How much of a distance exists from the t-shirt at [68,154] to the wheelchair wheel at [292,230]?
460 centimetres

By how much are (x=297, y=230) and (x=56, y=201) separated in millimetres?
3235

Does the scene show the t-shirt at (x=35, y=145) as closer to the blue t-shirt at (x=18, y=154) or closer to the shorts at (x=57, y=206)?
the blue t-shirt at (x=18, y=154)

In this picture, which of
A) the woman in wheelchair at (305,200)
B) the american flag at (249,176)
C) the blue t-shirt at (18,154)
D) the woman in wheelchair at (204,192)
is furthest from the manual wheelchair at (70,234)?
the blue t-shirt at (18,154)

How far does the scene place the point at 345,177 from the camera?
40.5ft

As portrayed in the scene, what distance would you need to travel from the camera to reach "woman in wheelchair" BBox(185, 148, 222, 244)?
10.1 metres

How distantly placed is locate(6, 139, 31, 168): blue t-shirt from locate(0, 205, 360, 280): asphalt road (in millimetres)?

--------------------------------

Copy every one of the lines above word for word, adding nothing and leaving nothing out.

EXERCISE RESPONSE ::
How much of a distance exists from the t-shirt at [68,154] to the wheelchair wheel at [292,230]?
460 centimetres

By how much are (x=297, y=230) and (x=56, y=201) separated in millimetres?
3235

Does the scene show the t-shirt at (x=35, y=145) as closer to the blue t-shirt at (x=18, y=154) or closer to the shorts at (x=57, y=206)?
the blue t-shirt at (x=18, y=154)

In this picture, which of
A) the woman in wheelchair at (305,200)
B) the american flag at (249,176)
C) the blue t-shirt at (18,154)
D) the woman in wheelchair at (204,192)
is furthest from the manual wheelchair at (70,234)?
the blue t-shirt at (18,154)

How far does the scene place the point at 345,177 from the camera?
40.5ft

As portrayed in the scene, what distance would you need to travel from the camera to reach "woman in wheelchair" BBox(185, 148, 222, 244)?
10.1 metres

How distantly placed is locate(6, 139, 31, 168): blue t-shirt from locate(0, 205, 360, 280): asphalt road (in millimetres)?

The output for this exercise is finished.